Tomohiko Hoshina

Personal information
- Native name: 保科智彦
- Born: July 4, 1987 (age 39) Shizuoka, Japan
- Occupation: Judoka
- Height: 5 ft 11 in (180 cm) (2012)
- Weight: 125 kg (276 lb) (2012)

Sport
- Country: Philippines
- Sport: Judo

= Tomohiko Hoshina =

Olympic judoka

Tomohiko Hoshina (保科智彦, Hoshina Tomohiko) is a judoka who represented the Philippines at the World Judo Championships, the Southeast Asian Games, and the Olympic Games.
==Early life==
Hoshina was born and raised in Shizuoka, Japan to a Filipina mother and Japanese father. He started competing in judo before the age of 10 - his father is a judo fanatic and encouraged him to enter tournaments.

He continued competing in judo while at college and he hopes eventually to become a sumo wrestling teacher.

==Career==

===2012 Summer Olympics===

In 2012 Summer Olympics in London, Hoshina debuted in the Men's +100 kg in judo, representing the Philippines.

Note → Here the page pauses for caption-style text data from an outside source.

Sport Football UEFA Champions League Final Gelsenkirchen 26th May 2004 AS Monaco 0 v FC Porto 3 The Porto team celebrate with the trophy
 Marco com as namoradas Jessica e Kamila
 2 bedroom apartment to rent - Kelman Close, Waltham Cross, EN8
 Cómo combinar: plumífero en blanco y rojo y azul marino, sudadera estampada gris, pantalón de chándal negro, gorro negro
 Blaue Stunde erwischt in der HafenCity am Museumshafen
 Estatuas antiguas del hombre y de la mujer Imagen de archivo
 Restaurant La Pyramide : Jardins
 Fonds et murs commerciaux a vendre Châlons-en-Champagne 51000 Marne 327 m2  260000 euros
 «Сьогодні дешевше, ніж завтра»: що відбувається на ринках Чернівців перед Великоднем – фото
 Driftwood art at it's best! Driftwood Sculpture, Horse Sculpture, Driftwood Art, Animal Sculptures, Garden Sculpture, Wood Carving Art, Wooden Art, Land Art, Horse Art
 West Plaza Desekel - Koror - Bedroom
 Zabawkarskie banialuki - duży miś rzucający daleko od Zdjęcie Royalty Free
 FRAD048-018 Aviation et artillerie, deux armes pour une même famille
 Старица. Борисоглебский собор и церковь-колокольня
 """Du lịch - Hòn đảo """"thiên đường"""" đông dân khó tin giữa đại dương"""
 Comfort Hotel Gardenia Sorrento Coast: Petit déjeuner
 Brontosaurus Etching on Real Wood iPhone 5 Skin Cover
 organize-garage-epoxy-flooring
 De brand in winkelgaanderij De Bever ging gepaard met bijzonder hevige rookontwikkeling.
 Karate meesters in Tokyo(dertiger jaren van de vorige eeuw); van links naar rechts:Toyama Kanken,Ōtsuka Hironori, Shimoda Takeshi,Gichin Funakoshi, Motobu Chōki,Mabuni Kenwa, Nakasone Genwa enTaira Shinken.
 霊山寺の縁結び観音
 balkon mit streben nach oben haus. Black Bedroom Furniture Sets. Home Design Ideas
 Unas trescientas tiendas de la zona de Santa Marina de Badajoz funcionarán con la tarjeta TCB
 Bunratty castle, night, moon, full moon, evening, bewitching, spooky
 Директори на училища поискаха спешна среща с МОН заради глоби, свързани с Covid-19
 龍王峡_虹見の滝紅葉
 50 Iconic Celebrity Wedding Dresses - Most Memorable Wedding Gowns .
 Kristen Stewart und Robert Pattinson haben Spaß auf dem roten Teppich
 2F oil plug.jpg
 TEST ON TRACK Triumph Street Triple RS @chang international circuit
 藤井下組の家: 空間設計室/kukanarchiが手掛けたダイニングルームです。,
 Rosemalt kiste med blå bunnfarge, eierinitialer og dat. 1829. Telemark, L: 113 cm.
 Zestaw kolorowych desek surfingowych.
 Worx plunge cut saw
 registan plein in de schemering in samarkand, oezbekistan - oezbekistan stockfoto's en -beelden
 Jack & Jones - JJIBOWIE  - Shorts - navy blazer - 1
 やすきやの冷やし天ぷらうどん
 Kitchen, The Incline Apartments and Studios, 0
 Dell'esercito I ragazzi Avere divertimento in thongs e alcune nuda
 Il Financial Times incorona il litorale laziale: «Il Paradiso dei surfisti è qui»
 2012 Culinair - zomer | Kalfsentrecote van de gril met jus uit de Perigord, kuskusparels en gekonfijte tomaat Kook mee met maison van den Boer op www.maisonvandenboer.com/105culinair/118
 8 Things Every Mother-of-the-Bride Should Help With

On August 3, 2012, in the pool round, Hoshina was drawn against Kim Sung-Min of South Korea who had previously beaten him at the 2011 World Judo Championships and the 2011 Asian Judo Championships. Hoshina did not progress to the next round, again losing to Kim due to Kim's full-point throw, an ippon. The game was timed out in 1 minute and 5 seconds ending with Kim scoring 100 to Hoshina's 0.